La situation de blocage politique que traverse la Tunisie tombe au plus mal comme ne cessent de le marteler le Ministre des Finances Elyes Fakhfakh et le Gouverneur de la Banque Centrale Chedly Ayari: « La Tunisie est dans une situation difficile avec une économie en berne, une inflation galopante et un chômage en augmentation. Le salut est tributaire d’un hypothétique déblocage de l’impasse politique et toutes les parties, Troika, opposition et organisations nationale doivent en tenir compte. »
Loin de toute considération idéologique et nonobstant les répercussions et les conséquences partisanes et électoralistes, toutes les parties sont acculées à s’entendre et à accepter le dialogue fût-il au prix de concessions douloureuses. L’histoire reconnaîtra ceux qui ont consenti au dialogue et qui ont tendu la main à leurs adversaires et ceux qui campent sur leurs positions et qui obéissent aux diktats de leurs bases inconscientes du désastre qui nous guette.
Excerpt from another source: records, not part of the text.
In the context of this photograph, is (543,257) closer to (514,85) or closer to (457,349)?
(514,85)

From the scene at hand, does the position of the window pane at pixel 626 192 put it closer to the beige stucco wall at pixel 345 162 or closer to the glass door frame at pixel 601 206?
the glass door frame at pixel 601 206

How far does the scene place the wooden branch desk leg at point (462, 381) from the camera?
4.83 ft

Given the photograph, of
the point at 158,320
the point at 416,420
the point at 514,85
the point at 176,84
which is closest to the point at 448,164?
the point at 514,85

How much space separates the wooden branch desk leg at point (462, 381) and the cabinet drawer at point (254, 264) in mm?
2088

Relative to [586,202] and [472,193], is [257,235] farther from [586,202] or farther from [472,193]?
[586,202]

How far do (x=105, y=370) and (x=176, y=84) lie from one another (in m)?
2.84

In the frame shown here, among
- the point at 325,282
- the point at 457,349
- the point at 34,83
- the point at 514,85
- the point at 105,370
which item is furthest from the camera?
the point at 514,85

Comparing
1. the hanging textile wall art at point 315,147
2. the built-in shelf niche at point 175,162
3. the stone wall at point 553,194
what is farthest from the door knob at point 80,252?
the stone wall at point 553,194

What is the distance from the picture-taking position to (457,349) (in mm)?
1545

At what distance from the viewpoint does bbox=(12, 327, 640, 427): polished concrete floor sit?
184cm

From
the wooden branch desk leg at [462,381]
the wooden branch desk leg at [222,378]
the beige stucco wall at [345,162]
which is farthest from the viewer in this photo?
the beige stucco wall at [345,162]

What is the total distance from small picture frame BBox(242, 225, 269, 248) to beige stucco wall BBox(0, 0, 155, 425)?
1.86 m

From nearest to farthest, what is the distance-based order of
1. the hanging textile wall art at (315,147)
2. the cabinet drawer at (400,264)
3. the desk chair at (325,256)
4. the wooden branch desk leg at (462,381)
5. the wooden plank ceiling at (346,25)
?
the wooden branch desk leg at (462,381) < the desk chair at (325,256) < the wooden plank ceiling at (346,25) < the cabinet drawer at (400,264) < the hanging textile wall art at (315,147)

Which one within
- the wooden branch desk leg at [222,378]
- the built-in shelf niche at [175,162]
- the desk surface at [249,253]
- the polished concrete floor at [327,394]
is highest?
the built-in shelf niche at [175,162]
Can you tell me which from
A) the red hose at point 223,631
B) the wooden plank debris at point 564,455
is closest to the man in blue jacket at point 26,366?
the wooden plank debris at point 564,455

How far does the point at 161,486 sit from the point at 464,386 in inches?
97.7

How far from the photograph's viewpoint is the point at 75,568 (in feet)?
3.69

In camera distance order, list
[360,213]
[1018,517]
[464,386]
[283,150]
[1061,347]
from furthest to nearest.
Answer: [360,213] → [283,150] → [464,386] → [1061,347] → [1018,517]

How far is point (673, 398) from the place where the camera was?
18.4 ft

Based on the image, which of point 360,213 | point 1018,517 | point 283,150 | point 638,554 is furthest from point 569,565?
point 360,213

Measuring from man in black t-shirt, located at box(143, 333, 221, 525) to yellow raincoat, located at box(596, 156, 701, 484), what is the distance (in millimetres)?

C’est sans surprise que les discussions entre acteurs politiques ont tourné au vinaigre et ont connu un échec cuisant. L’intransigeance d’imposer unilatéralement un calendrier du quartet et l’ambiguïté et les menaces d’Ennahda anéanti tous efforts de rapprochement de points de vues et n’ont fait qu’accentuer l’autisme des différentes parties.
Sous couvert de légitimité pour les uns et de salut national pour les autres, les différents auteurs de ce blocage enfoncent encore plus le pays dans une crise irréversible et leur entêtement est une honte et une trahison envers le peuple et la patrie.
Autant la posture de l’opposition en minorité de blocage est l’expression d’une nouvelle dictature, autant la stratégie de la troika de recourir au verdict de la rue est un chantage sécuritaire et un abus de légitimité.
L’hypocrisie, la duplicité, le narcissisme, la mauvaise foi, le manque de patriotisme et l’absence de volonté politique sont les principaux modes de fonctionnement de ceux qui gouvernent actuellement et de ceux qui veulent gouverner demain.
Les discours sont emprunts de brutalité , de dénigrement, d’intolérance , de séparatisme et de chantage sécuritaire. Alors même qu’il a été convenu au lendemain de l’assassinat de Mohamed Brahmi que toutes les parties allaient converger vers un consensus national, les considérations partisanes, le nombrilisme idéologique et les calculs politiciens ont eu raison de l’intérêt du peuple et du salut de la Patrie.
Contenir la situation sécuritaire de plus en plus difficile à gérer, maitriser l’inflation et la cherté de la vie, redorer l’image du pays écorché depuis quelque temps, remettre la machine économique en marche, rassurer le monde des affaires et de la finance, pacifier le climat social, rassurer les Tunisiens, garantir la dignité des citoyens quels que soient leurs idéologies, combattre l’extrémisme dans toutes ses formes, endiguer le chômage qui galope et baliser pour une transition démocratique viable, durable et exemplaire, tels sont les orientations et les dossiers majeures qui incomberont au nouveau gouvernement, indépendamment de sa couleur et de ses références idéologiques et intellectuelles.